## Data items
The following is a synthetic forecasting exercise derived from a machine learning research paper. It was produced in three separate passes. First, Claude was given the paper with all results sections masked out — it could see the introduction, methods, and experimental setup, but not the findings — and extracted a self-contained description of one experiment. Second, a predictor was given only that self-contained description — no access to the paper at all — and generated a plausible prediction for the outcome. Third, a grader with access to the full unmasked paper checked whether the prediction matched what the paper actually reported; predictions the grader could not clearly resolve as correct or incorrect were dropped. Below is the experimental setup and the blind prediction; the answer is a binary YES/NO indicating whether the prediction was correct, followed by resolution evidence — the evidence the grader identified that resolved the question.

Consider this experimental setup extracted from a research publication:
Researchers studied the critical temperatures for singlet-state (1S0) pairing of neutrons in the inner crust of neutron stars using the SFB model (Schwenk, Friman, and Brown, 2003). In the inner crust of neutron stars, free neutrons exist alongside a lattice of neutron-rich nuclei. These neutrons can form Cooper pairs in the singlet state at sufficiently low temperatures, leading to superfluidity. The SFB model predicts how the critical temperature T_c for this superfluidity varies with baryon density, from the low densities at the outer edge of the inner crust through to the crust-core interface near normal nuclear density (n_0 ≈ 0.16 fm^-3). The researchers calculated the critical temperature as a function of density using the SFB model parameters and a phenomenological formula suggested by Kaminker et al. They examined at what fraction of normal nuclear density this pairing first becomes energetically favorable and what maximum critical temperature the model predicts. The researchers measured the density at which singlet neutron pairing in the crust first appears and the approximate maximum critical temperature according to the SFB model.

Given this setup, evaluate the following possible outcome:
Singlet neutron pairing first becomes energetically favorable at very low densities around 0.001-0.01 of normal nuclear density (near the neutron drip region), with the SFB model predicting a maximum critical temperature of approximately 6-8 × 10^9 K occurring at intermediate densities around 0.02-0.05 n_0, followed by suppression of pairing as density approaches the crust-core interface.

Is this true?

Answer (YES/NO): NO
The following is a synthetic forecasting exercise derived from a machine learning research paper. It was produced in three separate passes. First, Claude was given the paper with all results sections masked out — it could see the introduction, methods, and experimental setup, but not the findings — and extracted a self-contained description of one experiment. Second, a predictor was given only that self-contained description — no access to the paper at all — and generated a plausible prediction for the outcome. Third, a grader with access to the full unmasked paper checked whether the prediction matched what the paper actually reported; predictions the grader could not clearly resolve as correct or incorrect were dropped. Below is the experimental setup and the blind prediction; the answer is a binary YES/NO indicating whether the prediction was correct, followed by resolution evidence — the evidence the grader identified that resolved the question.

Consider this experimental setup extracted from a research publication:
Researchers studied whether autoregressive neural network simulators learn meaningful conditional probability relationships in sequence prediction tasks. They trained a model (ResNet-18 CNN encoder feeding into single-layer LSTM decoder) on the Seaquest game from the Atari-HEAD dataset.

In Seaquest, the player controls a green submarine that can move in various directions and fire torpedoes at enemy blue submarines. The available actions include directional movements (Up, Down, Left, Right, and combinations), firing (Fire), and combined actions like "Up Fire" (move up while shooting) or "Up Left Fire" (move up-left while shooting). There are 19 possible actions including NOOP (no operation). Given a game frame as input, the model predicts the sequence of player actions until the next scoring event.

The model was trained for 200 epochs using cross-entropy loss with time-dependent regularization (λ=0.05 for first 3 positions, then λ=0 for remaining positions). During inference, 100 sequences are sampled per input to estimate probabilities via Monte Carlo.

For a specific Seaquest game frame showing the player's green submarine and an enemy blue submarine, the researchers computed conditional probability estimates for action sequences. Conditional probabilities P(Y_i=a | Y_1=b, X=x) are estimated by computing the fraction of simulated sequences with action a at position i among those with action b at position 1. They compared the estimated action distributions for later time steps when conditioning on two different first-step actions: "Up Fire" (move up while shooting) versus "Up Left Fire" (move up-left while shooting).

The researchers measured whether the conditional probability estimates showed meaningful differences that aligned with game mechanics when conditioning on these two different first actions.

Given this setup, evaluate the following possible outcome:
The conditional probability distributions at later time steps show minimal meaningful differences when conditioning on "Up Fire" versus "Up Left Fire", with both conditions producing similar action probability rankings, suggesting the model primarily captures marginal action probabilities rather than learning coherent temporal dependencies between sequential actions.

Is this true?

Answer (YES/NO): NO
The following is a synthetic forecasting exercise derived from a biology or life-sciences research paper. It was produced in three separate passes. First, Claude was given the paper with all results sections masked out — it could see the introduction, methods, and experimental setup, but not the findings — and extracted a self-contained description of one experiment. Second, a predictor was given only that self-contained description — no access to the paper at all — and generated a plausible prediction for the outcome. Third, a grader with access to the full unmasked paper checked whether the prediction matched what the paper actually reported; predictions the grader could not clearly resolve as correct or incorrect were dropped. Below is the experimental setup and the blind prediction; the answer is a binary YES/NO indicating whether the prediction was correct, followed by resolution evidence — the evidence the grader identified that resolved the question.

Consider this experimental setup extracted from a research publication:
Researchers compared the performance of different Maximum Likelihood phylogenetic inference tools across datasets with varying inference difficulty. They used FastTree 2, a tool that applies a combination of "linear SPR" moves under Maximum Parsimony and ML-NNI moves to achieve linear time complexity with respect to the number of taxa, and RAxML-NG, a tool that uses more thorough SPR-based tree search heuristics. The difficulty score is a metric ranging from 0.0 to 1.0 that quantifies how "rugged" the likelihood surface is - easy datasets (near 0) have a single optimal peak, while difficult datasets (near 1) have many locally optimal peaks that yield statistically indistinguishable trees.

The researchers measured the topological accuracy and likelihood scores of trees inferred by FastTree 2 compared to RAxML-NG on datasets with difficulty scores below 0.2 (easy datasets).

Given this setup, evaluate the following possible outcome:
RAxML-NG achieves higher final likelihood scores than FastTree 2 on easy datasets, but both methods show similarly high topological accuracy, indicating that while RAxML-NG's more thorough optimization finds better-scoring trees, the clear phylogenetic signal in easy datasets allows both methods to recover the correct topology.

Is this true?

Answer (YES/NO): NO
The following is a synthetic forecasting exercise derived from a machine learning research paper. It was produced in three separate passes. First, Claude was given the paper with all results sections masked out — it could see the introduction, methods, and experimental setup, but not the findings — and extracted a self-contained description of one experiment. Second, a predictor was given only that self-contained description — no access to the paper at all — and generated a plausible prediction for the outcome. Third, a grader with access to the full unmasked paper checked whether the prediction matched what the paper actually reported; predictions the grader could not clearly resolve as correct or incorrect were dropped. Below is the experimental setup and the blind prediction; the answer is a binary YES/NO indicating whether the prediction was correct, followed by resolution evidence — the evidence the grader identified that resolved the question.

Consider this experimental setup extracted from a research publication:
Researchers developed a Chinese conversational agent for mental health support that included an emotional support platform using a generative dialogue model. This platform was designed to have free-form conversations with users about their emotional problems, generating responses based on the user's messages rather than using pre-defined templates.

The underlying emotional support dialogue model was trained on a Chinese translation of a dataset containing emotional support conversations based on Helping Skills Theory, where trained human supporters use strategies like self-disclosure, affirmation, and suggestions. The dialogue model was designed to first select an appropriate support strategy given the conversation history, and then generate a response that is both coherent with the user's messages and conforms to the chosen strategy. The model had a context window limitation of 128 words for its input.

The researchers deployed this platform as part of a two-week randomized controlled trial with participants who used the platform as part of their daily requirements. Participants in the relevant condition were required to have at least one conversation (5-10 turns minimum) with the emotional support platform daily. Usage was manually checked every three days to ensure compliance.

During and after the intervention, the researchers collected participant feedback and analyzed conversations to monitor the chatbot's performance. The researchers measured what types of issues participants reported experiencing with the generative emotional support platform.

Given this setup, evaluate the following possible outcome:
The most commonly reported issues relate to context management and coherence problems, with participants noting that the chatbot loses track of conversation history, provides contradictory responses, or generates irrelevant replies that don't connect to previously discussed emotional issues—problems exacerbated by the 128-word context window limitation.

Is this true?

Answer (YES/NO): YES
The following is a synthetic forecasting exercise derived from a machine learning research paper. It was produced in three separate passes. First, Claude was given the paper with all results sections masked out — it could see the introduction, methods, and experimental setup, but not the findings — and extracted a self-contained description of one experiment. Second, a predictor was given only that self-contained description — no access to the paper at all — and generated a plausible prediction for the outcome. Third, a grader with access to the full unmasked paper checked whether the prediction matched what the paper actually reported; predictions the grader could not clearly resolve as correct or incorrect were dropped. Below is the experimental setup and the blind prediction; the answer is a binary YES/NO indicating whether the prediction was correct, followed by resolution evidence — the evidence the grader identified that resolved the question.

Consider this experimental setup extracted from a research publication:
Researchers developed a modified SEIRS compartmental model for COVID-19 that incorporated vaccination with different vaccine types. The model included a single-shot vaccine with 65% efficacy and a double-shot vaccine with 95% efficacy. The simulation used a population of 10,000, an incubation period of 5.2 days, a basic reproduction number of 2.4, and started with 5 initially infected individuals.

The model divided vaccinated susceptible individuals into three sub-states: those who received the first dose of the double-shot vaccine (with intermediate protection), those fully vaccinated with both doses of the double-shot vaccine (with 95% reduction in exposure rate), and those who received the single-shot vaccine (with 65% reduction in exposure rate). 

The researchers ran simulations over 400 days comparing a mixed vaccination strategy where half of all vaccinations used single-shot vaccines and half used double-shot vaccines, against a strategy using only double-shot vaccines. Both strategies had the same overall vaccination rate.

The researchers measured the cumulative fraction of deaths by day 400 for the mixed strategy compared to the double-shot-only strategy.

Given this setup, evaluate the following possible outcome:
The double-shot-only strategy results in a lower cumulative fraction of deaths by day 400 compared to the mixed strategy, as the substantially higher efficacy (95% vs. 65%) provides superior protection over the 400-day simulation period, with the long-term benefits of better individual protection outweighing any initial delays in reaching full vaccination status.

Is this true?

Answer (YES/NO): YES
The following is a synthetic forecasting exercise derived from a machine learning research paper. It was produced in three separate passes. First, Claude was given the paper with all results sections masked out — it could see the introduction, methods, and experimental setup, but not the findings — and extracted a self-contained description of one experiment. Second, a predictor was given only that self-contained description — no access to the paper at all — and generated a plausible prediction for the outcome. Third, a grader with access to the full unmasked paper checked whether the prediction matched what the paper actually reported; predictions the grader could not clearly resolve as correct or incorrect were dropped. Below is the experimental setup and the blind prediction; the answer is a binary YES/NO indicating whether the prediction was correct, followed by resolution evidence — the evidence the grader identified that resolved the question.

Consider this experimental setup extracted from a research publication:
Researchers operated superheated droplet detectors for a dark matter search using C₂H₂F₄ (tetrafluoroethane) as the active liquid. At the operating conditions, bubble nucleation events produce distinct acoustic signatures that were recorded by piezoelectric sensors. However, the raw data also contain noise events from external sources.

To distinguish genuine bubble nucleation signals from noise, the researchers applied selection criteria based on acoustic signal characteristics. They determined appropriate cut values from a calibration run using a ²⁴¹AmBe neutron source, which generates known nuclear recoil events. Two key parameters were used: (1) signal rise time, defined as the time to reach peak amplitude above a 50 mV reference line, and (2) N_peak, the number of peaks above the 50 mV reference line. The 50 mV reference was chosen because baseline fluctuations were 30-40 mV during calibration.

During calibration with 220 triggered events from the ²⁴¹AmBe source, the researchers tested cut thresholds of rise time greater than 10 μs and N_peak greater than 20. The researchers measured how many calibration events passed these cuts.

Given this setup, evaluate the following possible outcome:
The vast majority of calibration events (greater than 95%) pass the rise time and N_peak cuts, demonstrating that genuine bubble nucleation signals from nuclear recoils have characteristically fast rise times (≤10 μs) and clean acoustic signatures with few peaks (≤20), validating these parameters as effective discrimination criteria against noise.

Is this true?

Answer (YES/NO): NO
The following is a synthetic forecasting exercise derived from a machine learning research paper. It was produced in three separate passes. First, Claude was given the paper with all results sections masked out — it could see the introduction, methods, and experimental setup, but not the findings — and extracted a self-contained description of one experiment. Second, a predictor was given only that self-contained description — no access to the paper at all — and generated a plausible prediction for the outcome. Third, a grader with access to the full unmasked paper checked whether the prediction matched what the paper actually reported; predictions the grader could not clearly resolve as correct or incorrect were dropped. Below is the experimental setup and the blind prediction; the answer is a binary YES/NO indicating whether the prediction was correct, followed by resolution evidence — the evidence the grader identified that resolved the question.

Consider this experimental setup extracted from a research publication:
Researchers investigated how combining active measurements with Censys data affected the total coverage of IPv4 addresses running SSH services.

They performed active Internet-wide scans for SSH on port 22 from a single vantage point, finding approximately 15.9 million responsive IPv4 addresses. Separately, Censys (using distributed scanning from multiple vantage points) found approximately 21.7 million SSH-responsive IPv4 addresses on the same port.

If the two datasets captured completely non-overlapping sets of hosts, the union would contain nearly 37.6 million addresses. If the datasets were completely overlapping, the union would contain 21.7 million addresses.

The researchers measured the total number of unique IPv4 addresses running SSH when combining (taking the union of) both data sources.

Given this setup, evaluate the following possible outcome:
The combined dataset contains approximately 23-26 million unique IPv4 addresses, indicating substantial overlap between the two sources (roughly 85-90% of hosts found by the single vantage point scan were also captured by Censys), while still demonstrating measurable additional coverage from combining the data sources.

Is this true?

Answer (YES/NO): YES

## What this task involves
The lines in the records above that include the word "total" must be copied out.

## Exercise result
Researchers investigated how combining active measurements with Censys data affected the total coverage of IPv4 addresses running SSH services.
The researchers measured the total number of unique IPv4 addresses running SSH when combining (taking the union of) both data sources.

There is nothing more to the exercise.